Even after that, the savage kick drums and distorted noise of Rest In Piss (there is little else to it’s short length) comes as a shock to the system (and doesn’t half remind me of the must-missed torrent of hate-filled punk-industrial-noise that was Panic DHH), while What Is The Answer? bring us back to the more familiar, synth-led EBM stylings. Another song that deviates from the expected here is No Animal Escapes, a freakish synth attack where different effects hit you from different directions, the vocals are phased all over the place, not to mention the vocals being distorted into a evil hiss: the overall effect is deeply unsettling and if the industrial career doesn’t work out, a career in soundtracking psychological horror films surely awaits on the evidence of this.
Distorted Views is the first track where I felt a little disappointed. It’s a bit of a mish-mash of ideas, that never really goes anywhere, so I’ll file it as filler. Much better is another of the demo tape tracks, Sick Skinned, which gains absolutely thunderous, echoing drums and another of those vintage, stabbing synth lines that kicks ass, and drags the heavy beat forward with it, the snarled vocals buried deep in the mix.
Closer Wear The Wounds hardly lets things go with a whimper, either, more pounding rhythms and screeching electronics closing out what amounts to little more than a half-hour album (about half the length of the Factory Floor album, in fact). But then, length of an album is by no means a barometer of quality, and here the short, sharp shock of what is heard is a pretty amazing introduction to the band for those who haven’t heard them before.
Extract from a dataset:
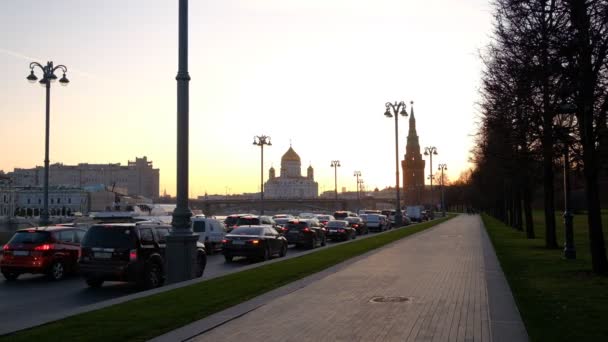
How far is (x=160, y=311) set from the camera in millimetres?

Industrial music – no matter how broad you want the definition to be – has always had something of a habit of shifting stylistically every few years, and it seems that 2012 and 2013 has seen a shift back towards a “purer” form of industrial than we’ve seen in a while. And this appears to have ruffled a few feathers in certain corners of the “scene”, suggesting that the look backwards is bad. Well, it couldn’t be any worse than the macho bullshit infesting parts of industrial music (and the clubs) in recent years, with glorification of violence and sex in every corner, and all to the same 4/4 beats and synth presets.
But let’s look at it another way – discourse is a Good Thing, in my view, and Youth Code have tripped off the biggest debates about one single *new* band than I’ve seen in years. If they are pushing buttons, getting coverage and getting people talking about them, all power to them. And even more impressively, both bands featured here have been covered outside the usual four walls of the industrial scene, and perhaps that is why some don’t like what they are doing – because they dared not to get the “approval” of the tastemakers first, instead looking that bit wider, and likely as a result getting greater success and attention than they ever would otherwise.
Despite what some might think, Industrial music is not in a terminal state. It is, as ever, evolving and mutating into yet more sub-strands, and it is becoming clear that there is a wider audience for this kind of music, if only bands open themselves up to it. So, there’s the gauntlet laid down, will anyone choose to take it up and run with it?
In the meantime, both of these albums are well worth your time, and are out now.